_Material supplied_
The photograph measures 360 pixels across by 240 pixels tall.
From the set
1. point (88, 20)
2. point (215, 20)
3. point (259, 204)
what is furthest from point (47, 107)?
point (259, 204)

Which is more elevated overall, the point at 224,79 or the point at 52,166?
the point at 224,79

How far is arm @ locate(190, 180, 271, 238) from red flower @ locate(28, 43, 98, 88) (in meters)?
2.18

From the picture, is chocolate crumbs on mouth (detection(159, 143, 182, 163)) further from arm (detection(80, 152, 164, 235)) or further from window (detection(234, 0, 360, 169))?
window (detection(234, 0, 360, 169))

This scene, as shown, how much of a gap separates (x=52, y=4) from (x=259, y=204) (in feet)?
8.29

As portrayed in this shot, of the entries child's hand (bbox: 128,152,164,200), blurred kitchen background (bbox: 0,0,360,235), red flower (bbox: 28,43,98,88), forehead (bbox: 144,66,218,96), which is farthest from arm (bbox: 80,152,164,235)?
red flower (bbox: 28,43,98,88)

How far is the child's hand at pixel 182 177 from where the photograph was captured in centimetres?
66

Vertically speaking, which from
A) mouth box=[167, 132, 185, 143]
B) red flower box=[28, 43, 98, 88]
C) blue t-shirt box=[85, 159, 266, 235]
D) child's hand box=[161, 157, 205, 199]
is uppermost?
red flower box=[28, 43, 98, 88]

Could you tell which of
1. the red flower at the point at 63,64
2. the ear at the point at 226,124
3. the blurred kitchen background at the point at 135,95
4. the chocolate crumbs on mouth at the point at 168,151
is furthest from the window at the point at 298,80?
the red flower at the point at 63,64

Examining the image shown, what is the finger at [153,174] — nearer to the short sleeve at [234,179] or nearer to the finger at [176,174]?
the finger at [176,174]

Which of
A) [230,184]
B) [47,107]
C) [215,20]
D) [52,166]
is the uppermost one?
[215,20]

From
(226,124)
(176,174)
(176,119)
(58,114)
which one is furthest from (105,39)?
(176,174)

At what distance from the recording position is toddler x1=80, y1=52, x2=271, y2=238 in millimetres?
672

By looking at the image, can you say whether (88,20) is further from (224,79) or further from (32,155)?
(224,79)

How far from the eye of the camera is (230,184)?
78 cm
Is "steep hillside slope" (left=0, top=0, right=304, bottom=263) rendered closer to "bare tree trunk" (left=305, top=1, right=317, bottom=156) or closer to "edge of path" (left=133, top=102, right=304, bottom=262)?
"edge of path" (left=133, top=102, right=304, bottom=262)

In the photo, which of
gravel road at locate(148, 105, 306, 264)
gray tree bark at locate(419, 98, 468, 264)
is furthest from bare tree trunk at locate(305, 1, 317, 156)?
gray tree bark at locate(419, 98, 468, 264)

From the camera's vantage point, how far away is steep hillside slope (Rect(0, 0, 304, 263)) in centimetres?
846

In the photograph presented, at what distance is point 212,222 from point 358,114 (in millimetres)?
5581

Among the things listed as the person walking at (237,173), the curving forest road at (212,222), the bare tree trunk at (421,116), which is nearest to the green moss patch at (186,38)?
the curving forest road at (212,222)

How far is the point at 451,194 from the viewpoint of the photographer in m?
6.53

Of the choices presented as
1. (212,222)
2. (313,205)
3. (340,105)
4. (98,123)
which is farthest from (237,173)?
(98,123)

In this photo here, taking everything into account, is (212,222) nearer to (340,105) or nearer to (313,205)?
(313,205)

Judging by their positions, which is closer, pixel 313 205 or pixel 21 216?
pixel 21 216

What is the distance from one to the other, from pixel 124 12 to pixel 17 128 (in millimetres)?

_Stated problem_
Reproduce all of the entries above, substituting "out-of-focus kitchen background" for every occurrence of "blurred kitchen background" and leaving everything else unchanged.

_Solution for this problem_
The photograph measures 360 pixels across by 240 pixels tall.
From the set
1. point (88, 20)
2. point (215, 20)
3. point (259, 204)
what is furthest from point (47, 107)?
point (259, 204)

Which is more elevated overall, the point at 224,79 or the point at 52,166?
the point at 224,79

How far is arm @ locate(190, 180, 271, 238) from red flower @ locate(28, 43, 98, 88) (in meters)?
2.18

From the picture, is chocolate crumbs on mouth (detection(159, 143, 182, 163)) further from arm (detection(80, 152, 164, 235)) or further from window (detection(234, 0, 360, 169))?
window (detection(234, 0, 360, 169))

This scene, as shown, how much of a gap separates (x=52, y=4) from (x=259, y=204) (in feet)?
8.29

As portrayed in this shot, of the entries child's hand (bbox: 128,152,164,200), out-of-focus kitchen background (bbox: 0,0,360,235), red flower (bbox: 28,43,98,88), forehead (bbox: 144,66,218,96), which is farthest from arm (bbox: 80,152,164,235)?
red flower (bbox: 28,43,98,88)

How far is the child's hand at pixel 182 177 from where the photograph was captured in centimetres?
66

Vertically speaking, which from
A) mouth box=[167, 132, 185, 143]
B) red flower box=[28, 43, 98, 88]
C) blue t-shirt box=[85, 159, 266, 235]
D) child's hand box=[161, 157, 205, 199]
is uppermost?
red flower box=[28, 43, 98, 88]

Could you tell which of
1. the red flower at the point at 63,64
2. the ear at the point at 226,124
3. the out-of-focus kitchen background at the point at 135,95
4. the chocolate crumbs on mouth at the point at 168,151
is furthest from the window at the point at 298,80?
the red flower at the point at 63,64

Examining the image shown, what is the finger at [153,174] — nearer to the short sleeve at [234,179] or nearer to the finger at [176,174]?
the finger at [176,174]

Which of
A) [230,184]
B) [47,107]
C) [215,20]
D) [52,166]
is the uppermost one?
[215,20]

From
(226,124)
(176,174)
(176,119)
(58,114)
which one is furthest from (105,39)?
(176,174)

At what distance from the recording position is toddler x1=80, y1=52, x2=271, y2=238 in millimetres?
672

By looking at the image, can you say whether (88,20) is further from (224,79) or further from (32,155)?
(224,79)

How far from the eye of the camera is (230,184)?
78 cm
Is "steep hillside slope" (left=0, top=0, right=304, bottom=263) rendered closer to "bare tree trunk" (left=305, top=1, right=317, bottom=156) or closer to "edge of path" (left=133, top=102, right=304, bottom=262)?
"edge of path" (left=133, top=102, right=304, bottom=262)

In the photo, which of
gravel road at locate(148, 105, 306, 264)
gray tree bark at locate(419, 98, 468, 264)
is furthest from bare tree trunk at locate(305, 1, 317, 156)?
gray tree bark at locate(419, 98, 468, 264)

From the camera's vantage point, how far away is steep hillside slope (Rect(0, 0, 304, 263)) in centimetres?
846

In the photograph presented, at what distance is point 212,222 from point 358,114 (in millimetres)?
5581

Among the things listed as the person walking at (237,173), the curving forest road at (212,222), the bare tree trunk at (421,116), which is nearest to the green moss patch at (186,38)?
the curving forest road at (212,222)

How far is the point at 451,194 from the viewpoint of the photographer in m?
6.53

Of the choices presented as
1. (212,222)
2. (313,205)
3. (340,105)
4. (98,123)
which is farthest from (237,173)?
(98,123)

In this photo here, taking everything into account, is (212,222) nearer to (340,105) or nearer to (313,205)?
(313,205)

Judging by their positions, which is closer, pixel 313 205 or pixel 21 216?
pixel 21 216

What is the distance from one to the other, from pixel 124 12 to pixel 17 128 (in millimetres)?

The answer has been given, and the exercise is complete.